March 5th, 2015

Angular 2: Built on TypeScript

We’re excited to unveil the result of a months-long partnership with the Angular team.

This partnership has been very productive and rewarding experience for us, and as part of this collaboration, we’re happy to announce that Angular 2 will now be built with TypeScript.  We’re looking forward to seeing what people will be able to do with these new tools and continuing to work with the Angular team to improve the experience for Angular developers.

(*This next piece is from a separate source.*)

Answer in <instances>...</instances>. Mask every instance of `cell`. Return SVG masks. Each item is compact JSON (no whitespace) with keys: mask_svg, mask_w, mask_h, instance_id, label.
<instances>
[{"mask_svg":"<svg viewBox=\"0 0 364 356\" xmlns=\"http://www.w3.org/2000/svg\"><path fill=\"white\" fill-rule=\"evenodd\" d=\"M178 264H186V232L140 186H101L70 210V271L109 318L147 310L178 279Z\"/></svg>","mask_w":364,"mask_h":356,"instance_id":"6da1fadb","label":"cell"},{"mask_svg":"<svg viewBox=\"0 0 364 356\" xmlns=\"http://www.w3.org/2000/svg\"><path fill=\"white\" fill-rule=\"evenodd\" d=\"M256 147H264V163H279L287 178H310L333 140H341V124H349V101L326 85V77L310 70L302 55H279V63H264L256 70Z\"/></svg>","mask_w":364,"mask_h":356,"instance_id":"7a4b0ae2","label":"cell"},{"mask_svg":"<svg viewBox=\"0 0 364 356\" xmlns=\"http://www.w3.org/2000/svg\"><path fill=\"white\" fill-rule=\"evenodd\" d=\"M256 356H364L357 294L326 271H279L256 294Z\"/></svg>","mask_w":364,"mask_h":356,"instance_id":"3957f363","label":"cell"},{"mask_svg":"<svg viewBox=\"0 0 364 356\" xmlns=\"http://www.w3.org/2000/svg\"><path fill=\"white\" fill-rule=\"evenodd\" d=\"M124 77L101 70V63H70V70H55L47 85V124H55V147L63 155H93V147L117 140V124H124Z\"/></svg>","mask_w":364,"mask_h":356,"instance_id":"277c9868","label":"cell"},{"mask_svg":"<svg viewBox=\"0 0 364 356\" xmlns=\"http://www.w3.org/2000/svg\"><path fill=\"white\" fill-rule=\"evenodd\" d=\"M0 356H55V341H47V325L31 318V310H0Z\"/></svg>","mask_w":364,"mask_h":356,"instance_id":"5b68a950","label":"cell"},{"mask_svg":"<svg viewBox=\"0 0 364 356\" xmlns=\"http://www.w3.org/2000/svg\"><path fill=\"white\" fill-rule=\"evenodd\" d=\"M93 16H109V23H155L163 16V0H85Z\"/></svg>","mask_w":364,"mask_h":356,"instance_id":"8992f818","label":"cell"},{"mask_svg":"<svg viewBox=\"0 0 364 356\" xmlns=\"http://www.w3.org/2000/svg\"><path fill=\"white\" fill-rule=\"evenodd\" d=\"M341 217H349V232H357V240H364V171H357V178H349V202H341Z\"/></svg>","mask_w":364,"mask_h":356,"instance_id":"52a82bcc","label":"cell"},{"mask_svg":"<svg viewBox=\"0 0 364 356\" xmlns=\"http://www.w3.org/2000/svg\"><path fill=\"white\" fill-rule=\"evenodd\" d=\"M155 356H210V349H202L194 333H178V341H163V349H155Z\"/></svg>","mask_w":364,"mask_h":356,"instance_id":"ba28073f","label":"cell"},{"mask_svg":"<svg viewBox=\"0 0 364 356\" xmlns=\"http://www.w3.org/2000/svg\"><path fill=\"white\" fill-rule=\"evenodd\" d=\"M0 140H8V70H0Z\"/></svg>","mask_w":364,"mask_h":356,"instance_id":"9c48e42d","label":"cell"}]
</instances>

The first fruits of this collaboration will be in the upcoming TypeScript 1.5 release.

We have worked with the Angular team to design a set of new features that will help you develop cleaner code when working with dynamic libraries like Angular 2, including a new way to annotate class declarations with metadata.  Library and application developers can use these metadata annotations to cleanly separate code from information about the code, such as configuration information or conditional compilation checks.

We’ve also added a way to retrieve type information at runtime.  When enabled, this will enable developers to do a simple type introspection.  To verify code correctness with additional runtime checks.  It also enables libraries like Angular to use type information to set up dependency injection based on the types themselves.

TodoMVC for Angular 2 in TypeScript

At ng-conf, we are previewing this work by showing a TodoMVC example, based on David East’s Angular 2 TodoMVC.  You can try this example out for yourself. If you’re new to TypeScript, you can also learn TypeScript through our interactive playground.

We’d love to hear your feedback.

Image 0820 Sublime Intellisense

TypeScript autocomplete in Sublime 3 for Angular 2

We’re looking forward to releasing a beta of TypeScript 1.5 in the coming weeks, and along with it, growing TypeScript’s tooling support to include more development styles and environments.  We’d also like to give a huge thanks to Brad, Igor, Miško on the Angular team for being great partners.  Special shout out to Yehuda Katz, who helped us design the annotation+decorator proposal which helped make this work possible.